Segnati da ricerche molto diverse, fondate su media e registri radicalmente opposti, le opere di Sturtevant e Bertrand Lavier, che instaurano qui un dialogo, sono accomunate da un medesimo riferimento storico-artistico all’artista americano Frank Stella ed esplorano la dialettica nero/colore e oscurità/luce. Claire Tabouret, la più giovane tra gli artisti in mostra, si riallaccia invece a Paolo Uccello e al Rinascimento, proponendosi di evocare in un unico dipinto una pluralità di luci, dal giorno alla notte.
I dipinti neri di Troy Brauntuch sondano il cuore delle tenebre, i limiti stessi del visibile, per evocare il desiderio di vedere ogni cosa, l’ossessione visiva che permea la nostra società. Al contrario, General Idea rappresenta il bianco abbagliante per dare forma alla minaccia incombente dell’AIDS. Anche le opere di Marcel Broodthaers e di Gilbert and George parlano delle nostre paure primarie – anzitutto la paura della morte –, ma anche delle strategie di resistenza di fronte a esse. Infine l’opera di Eija-Liisa Ahtila ci invita a un’indagine introspettiva. Tra sogno e realtà, il suo lavoro evoca la necessità di affrontare una ricerca interiore, di gettare una nuova luce sulla propria storia.

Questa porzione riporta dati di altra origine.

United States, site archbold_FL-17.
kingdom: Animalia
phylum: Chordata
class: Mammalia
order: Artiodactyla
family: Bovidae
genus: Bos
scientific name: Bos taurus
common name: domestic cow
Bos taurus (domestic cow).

Ancora luci e ombre, puntate però su una storia collettiva: quella dell’Africa di oggi, evocata da David Claerbout; quella della primavera araba, rappresentata da Latifa Echakhch; o quella del colonialismo, con cui ci invita a confrontarci la grande installazione di Danh Vo, che coinvolge e sconvolge la grande sala centrale del piano nobile.
La mostra non ambisce naturalmente a dare una risposta esaustiva alla moltitudine di interrogativi sollevati dagli artisti contemporanei sui significati e sui ruoli molteplici della luce. Invita piuttosto il visitatore a inventare, in tutta libertà, un proprio percorso personale tra le polarità opposte del bianco e nero, del giorno e della notte, della realtà e dell’illusione, alla luce della propria intelligenza e della propria sensibilità.